Fitzrovia Luke (London)
I've lost count by now of how many times I've asked (here and elsewhere) about those millions of jobs he promised.

He promised the world to desperate people, and I am sincerely quite worried about what will happen when they realise they've been had, to say nothing of the fact that their meagre safety-nets are probably about to be gutted as well...
SMB (Savannah)
I don't think they will realize. They are in a cognitive dissonance concrete vault with only the voice of Fox in their ears.

Detoxing them would be impossible without some new 10-step program, and they won't admit that Trump isn't the greatest until they hit bottom.
PETER EBENSTEIN MD (WHITE PLAINS NY)
Mr. Trump is a showman first and a policy wonk last. He is the pure politician in that his entire focus is on his own image as savior. He has no interest in the workers who pinned their hopes on him and elected him. Lack of empathy for others is part of his narcissistic personality disorder. He is interested in job statistics only to the extent that they bolster his image. If he can get away with taking credit for what others have done, he will. And, as always, he will find others to blame for his failures.
WiltonTraveler (Wilton Manors, FL)
Trump's plan for good American jobs was the rebuilding of our infrastructure, or at least that's what he said. Like all his other pronouncements on the campaign trail and now, it turned out to be a lie. One can find the truth in his budget.

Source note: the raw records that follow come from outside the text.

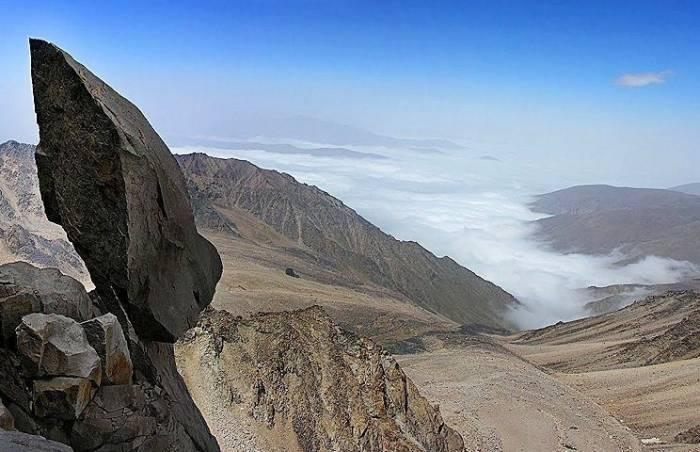 سنگ سماور ؛ عجیب ترین سنگ ایران در علم کوه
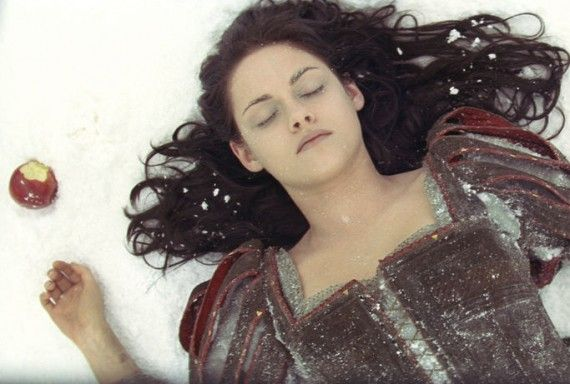 snow white and the huntsman movie image kristen stewart 570x384 Kristen Stewart in Snow White and the Huntsman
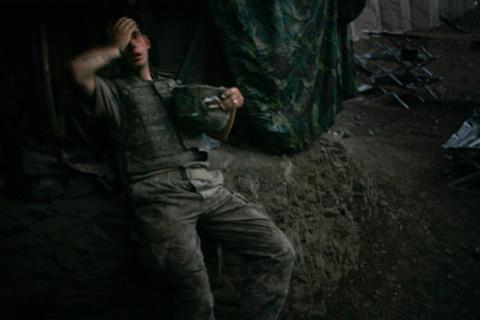 Soldado exhausto en Afganistán, nuevo World Press Photo 2007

I wouldn't call Trump's attempts at creating jobs for Americans "wheezing." It's a ruse meant to dupe voters. Trump's only plan lies in making his class of the top .01% wealthier than they already are.
James (Panama)
A few comments. President Trump is "really, really smart and doesn't make mistakes." He doesn't need to listen to his cabinet and would not even have appointed one unless a vacant cabinet would have been too weird even for Kellyanne Conway and Shawn Spicer, who have to defend his daily lies and his daily nonsense. He still has hundreds if not thousands of sub-cabinet positions unfilled. His behavior is not going to change and we, the people and the press, are going to have to concentrate our efforts on the Congress and the courts. The US is in deep trouble, but they are our only hope. Let's stop wasting time trying to get Trump to listen to and do things that he is never going to do. I feel your pain, as a former president once said.
Steve Bolger (New York City)
Trump extends his middle finger at everyone every weekend when he takes his $4 million junket to his safe space at Mar a Lago. What a blatant waste that is.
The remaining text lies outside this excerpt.